Reviewed by Dennis Schwartz

Gavin Heffernan is the 23-year-old director-writer-editor and star of Expiration, making his directorial debut in a low budget indie released by the Canadian based Sunchaser Pictures. Mr. Heffernan takes us on a one night journey in the Fall (which in biblical terms relates to a loss of innocence) into the seedy parts of Montreal, as three troubled characters try to find their center against a series of life and death challenges. The initial crime story is jettisoned as the plotline gets stretched and new characters are introduced throughout. As a result, the film’s purpose becomes more of a character study than a crime thriller. Though suffering from a generous amount of missteps that include too pat of a resolution and unconvincing dramatizations and uninspiring acting, Expiration nevertheless has the freshness of youthful exuberance on its side and has honestly captured the spirit of the lost souls it portrays. It’s a fair start for the young filmmaker, Heffernan, who shows promise of more mature works in the future. The cast is made up of a mixture of professional and nonprofessionals, and though it has the look of an amateur production–that is not necessarily a bad thing for such a small film. It has the good sense not to strictly adhere to a typical Hollywood formulaic youth film as it shows too much grey matter, but it doesn’t have enough going to push the envelope and come up with a breakthrough story to give it more of a cutting edge.

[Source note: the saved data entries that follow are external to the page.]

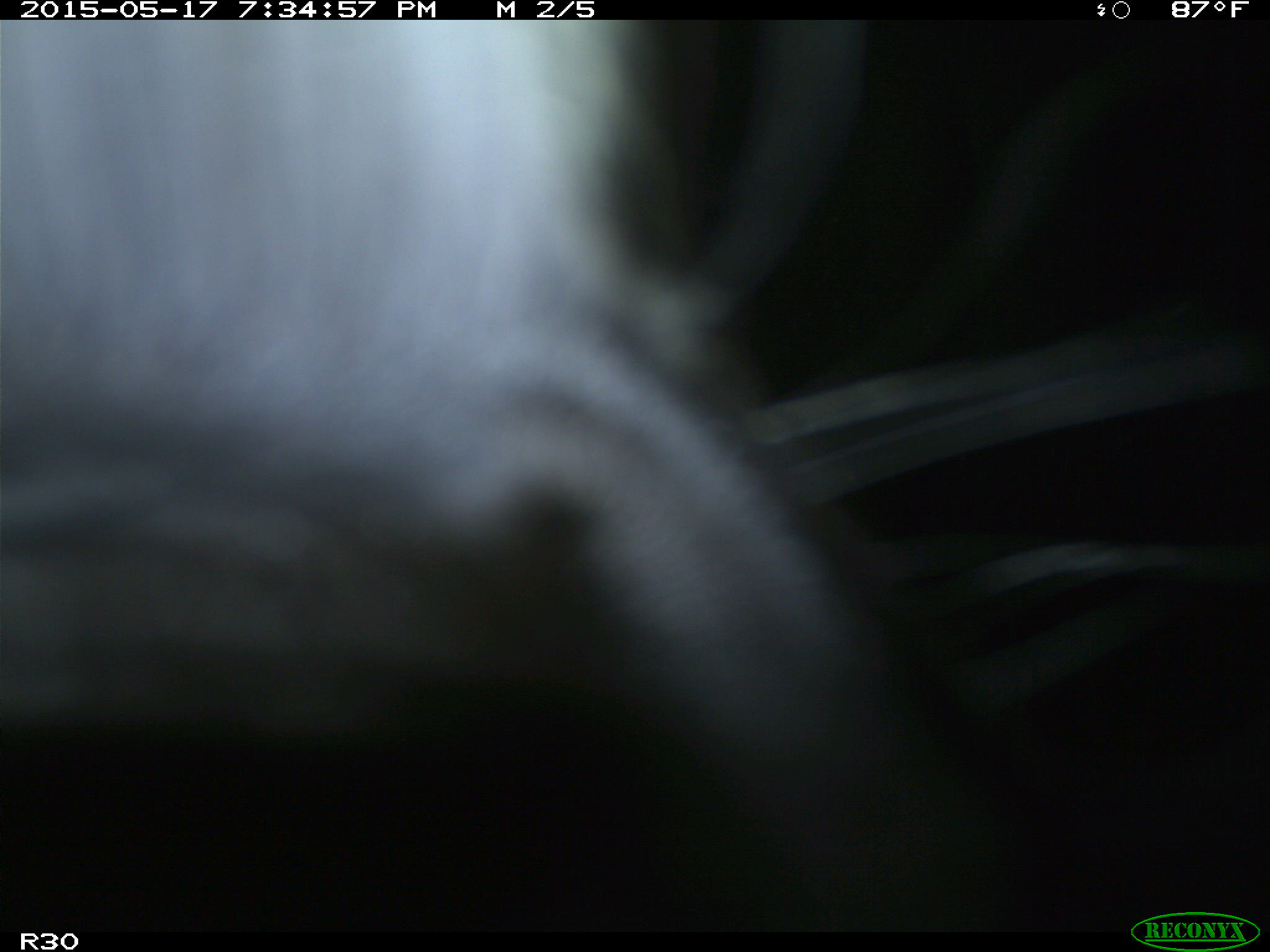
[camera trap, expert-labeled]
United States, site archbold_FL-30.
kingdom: Animalia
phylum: Chordata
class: Mammalia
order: Artiodactyla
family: Bovidae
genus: Bos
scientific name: Bos taurus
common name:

Sam (Heffernan) while casually chatting finds out that longtime best friend Niki (Erin Simkin) is pregnant. Niki surprises him by dropping the bombshell that he’s the father and not her asshole ex-boyfriend, and even though Sam doesn’t love her he feels obligated to do the proper thing. Nice guy Sam finds his mother’s wedding ring packed away in storage, which she hasn’t worn in 17 years since her hubby abandoned the family, and plans to ask Niki to marry him as he takes her to a restaurant. But he chickens out. Out on the street Niki vomits up the red wine and the dutiful Sam goes into the all-night pharmacy to get her a Pepto-Bismol while she sleeps it off in the car. In the store, Sam’s robbed at gun point of his engagement ring. Also robbed is Rachel (Janet Lane), a drug courier transporting a drug stash worth a few thousand bucks. She is in grave danger from her scurvy drug pusher boss if she doesn’t drop the stuff off at the scheduled time. Since both want to retrieve their property, though obviously with different purposes and sense of urgency, they team up to go after the nervous perp who dropped a big clue before fleeing that helps in tracking him down.

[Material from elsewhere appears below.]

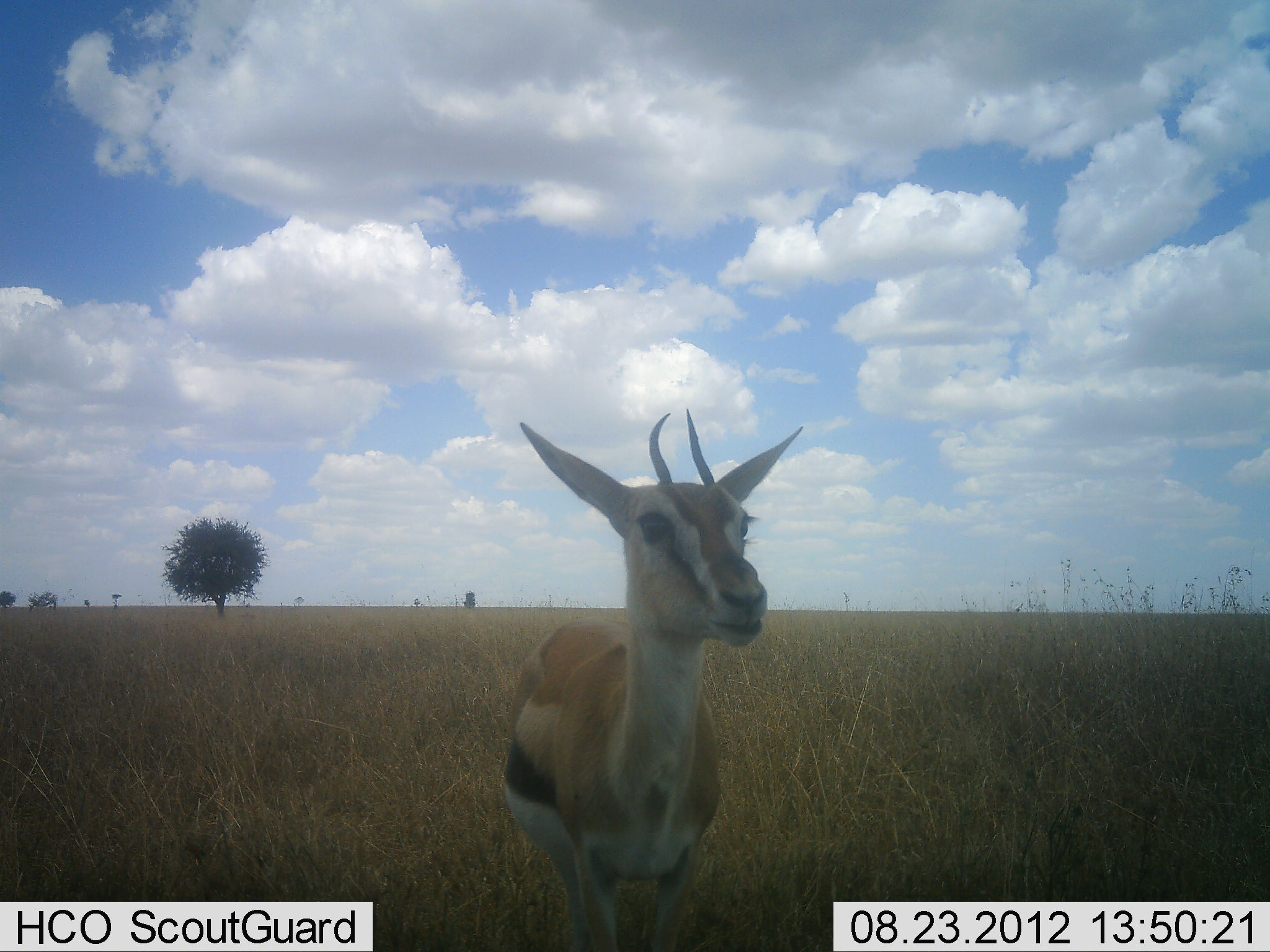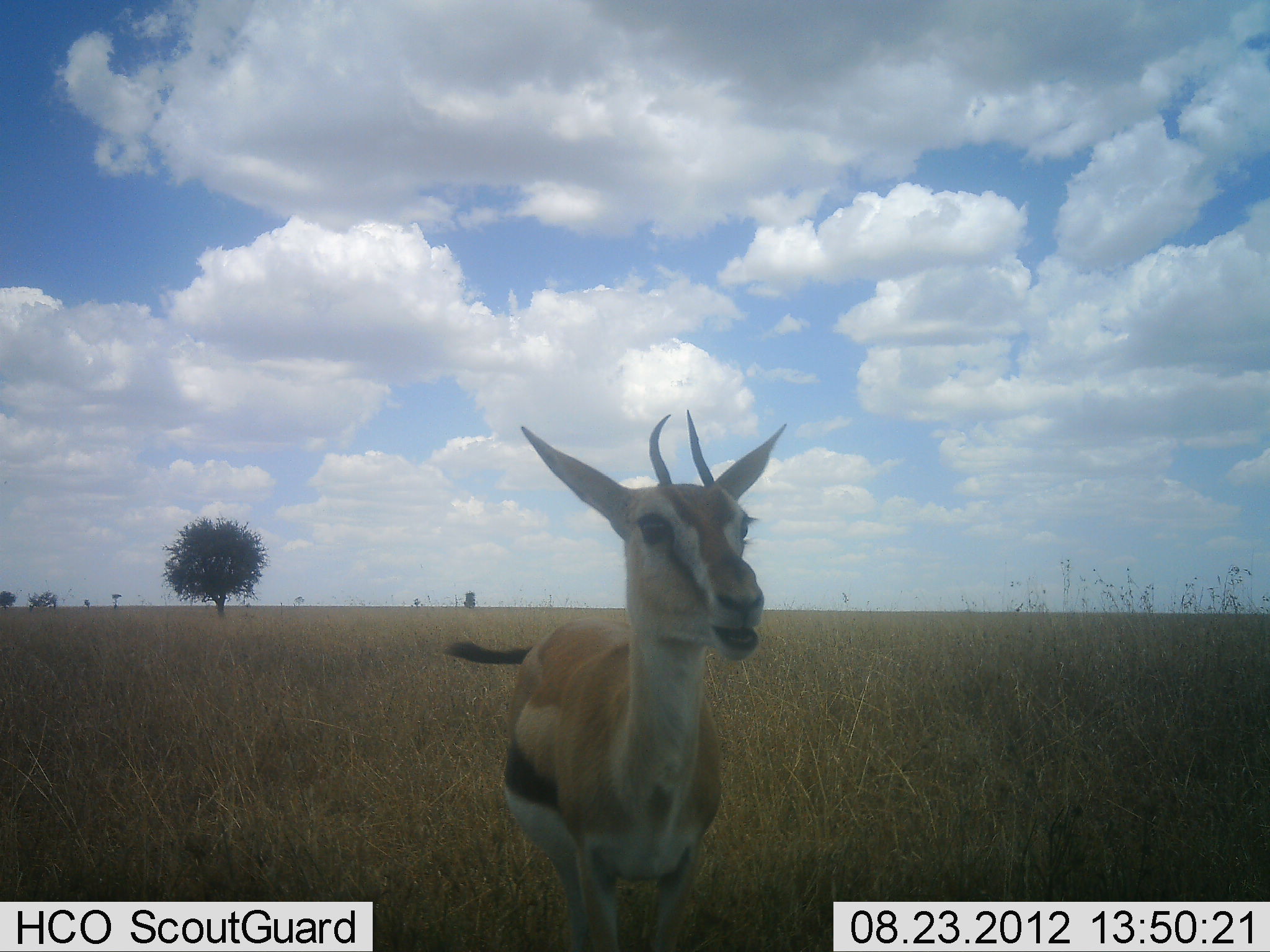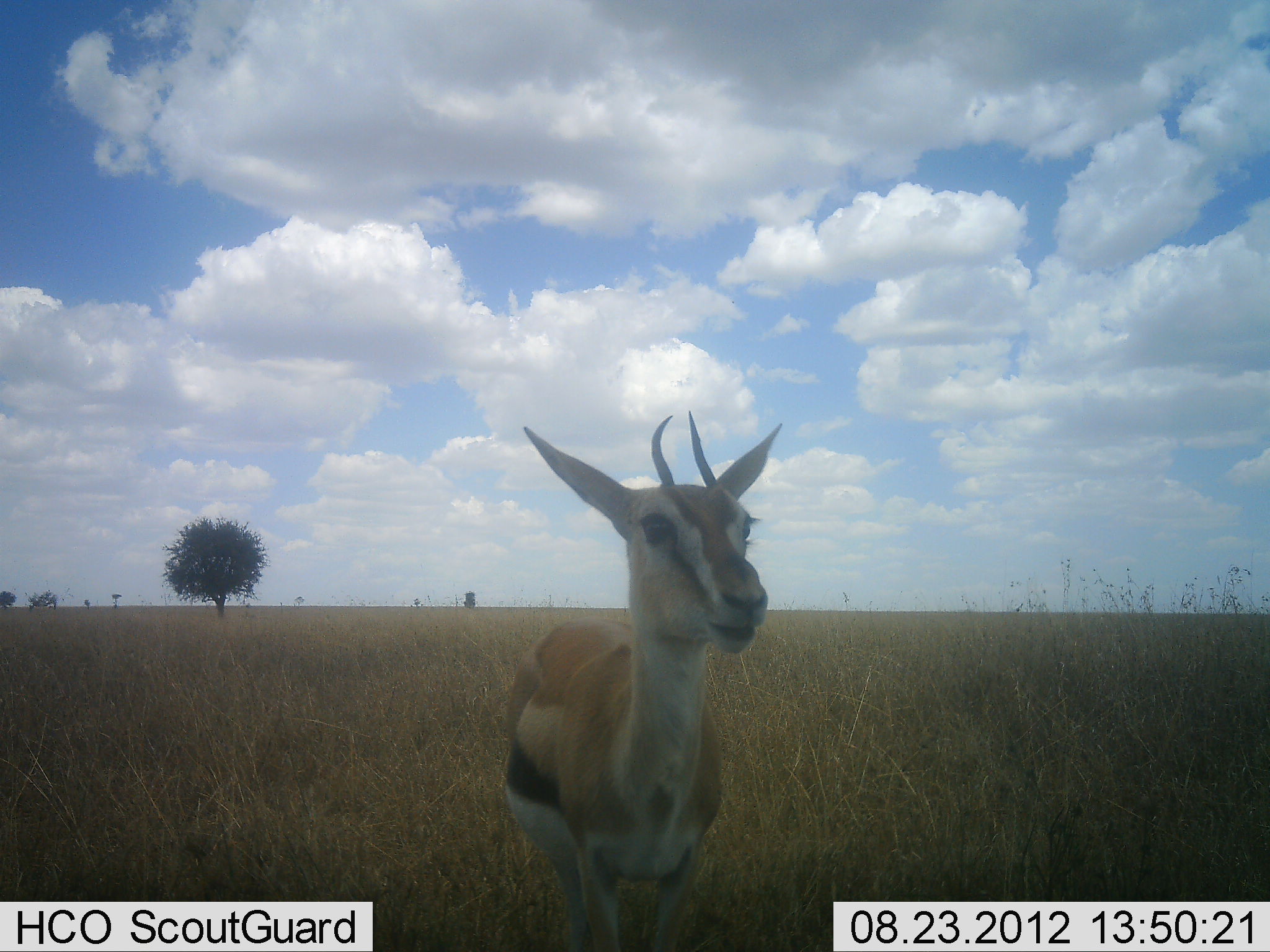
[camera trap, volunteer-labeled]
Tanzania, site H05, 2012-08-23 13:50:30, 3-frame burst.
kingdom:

The three characters get caught up in the stranger’s lives they come into contact with that night and with the ghosts from the past that are still haunting them. They believe that if they can somehow survive this dark night, the morning promises a sunnier future. The couple of convenience, from the convenience store, Rachel and Sam, in their search for the perp run into a Russian Roulette game played with one of the tubes to be injected containing contaminated HIV blood and later on meet an excitable junkie (Rogic) contemplating suicide from a tall building overlooking the downtown skyline while an opera aria is coming from a boom box. Through these transient meetings with such desperate characters, they find answers about themselves that have until this point eluded them. Those two vignettes just didn’t work, as they threw the rhythm off and seemed more like plot devices than real situations. In the meantime Niki awakens in the car and goes on her own dark journey, where she’s mistaken for a prostitute and beaten but is helped by a prostitute named Julia (Depass) and gets to meet her unhappy daughter Naomi (Badaki). Their painful uncommunicative relationship allows Niki to see the light about her twisted life and how she must change.

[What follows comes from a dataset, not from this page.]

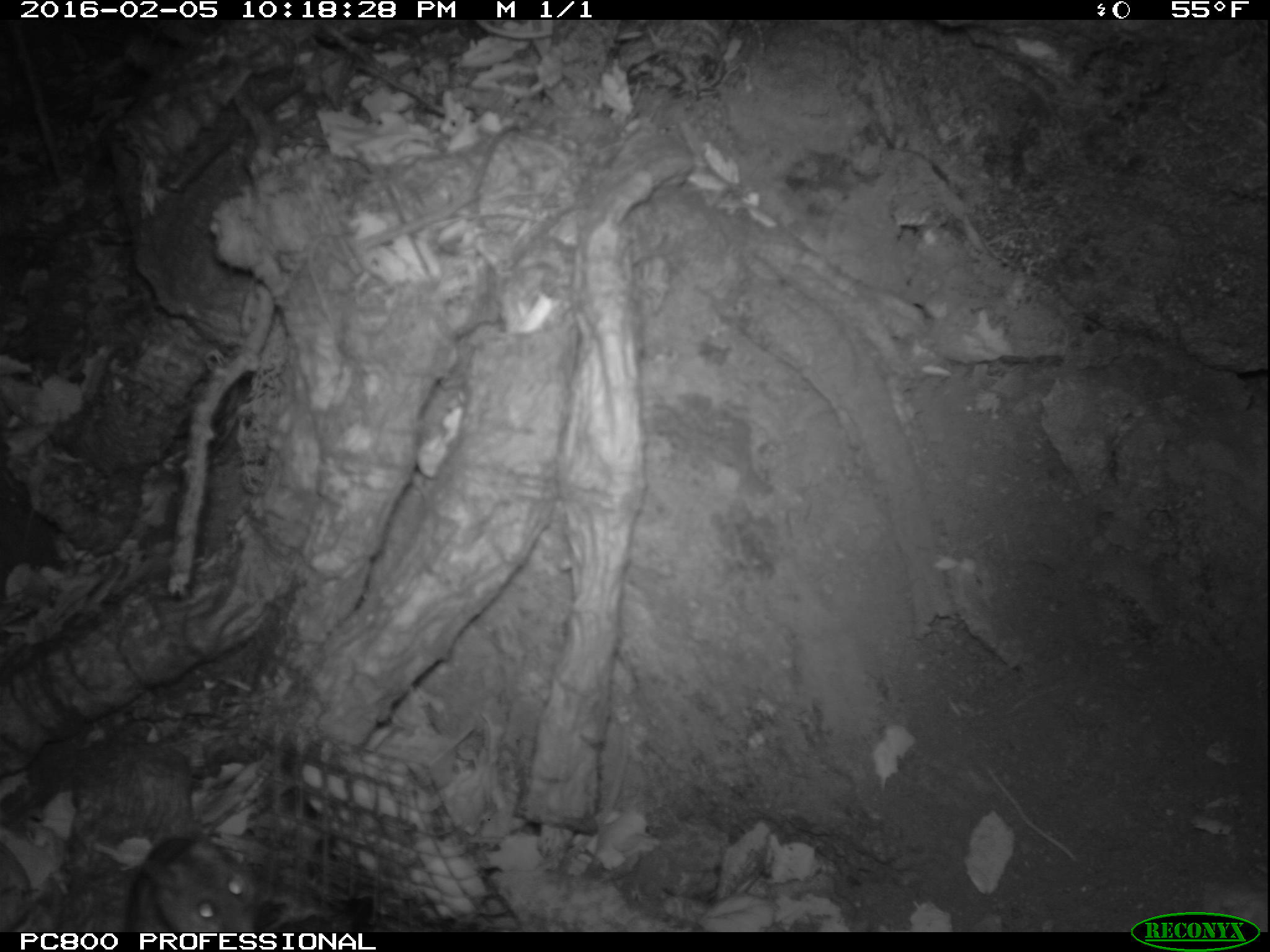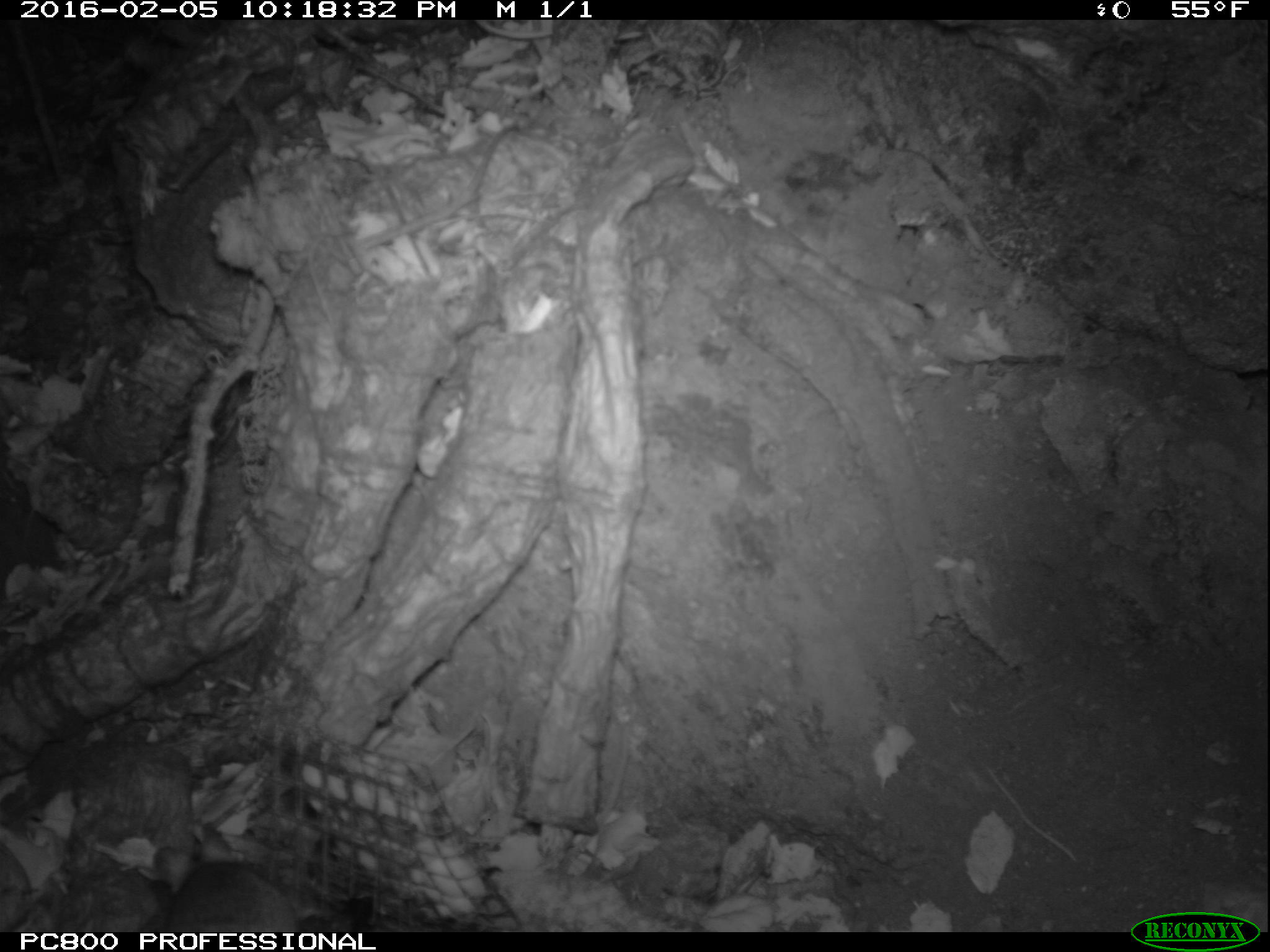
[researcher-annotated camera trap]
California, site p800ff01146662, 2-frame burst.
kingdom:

The lines that best get at the overreaching theme, in a melodrama that goes out its way to take a PC feminist viewpoint, come from Rachel and Naomi. Rachel tells the decent Sam that he “restored her faith in those that have penises.” Naomi tells Niki something she would like to tell her mother “Having a kid, doesn’t mean you’re not one.” These sentiments to openly communicate, reconcile things from the past and find a better meaning to their present lives, are searched for in the dark night with some amazing results. It was all rather absurd and the attempt to bridge the past with the present wasn’t accomplished in a fluid manner by the inexperienced filmmaker, but its sincerity overrides much of the ill-advised subplot ventures and its failure to come up with a larger meaning to its tale of woe.


Dennis Schwartz: “Ozus’ World Movie Reviews”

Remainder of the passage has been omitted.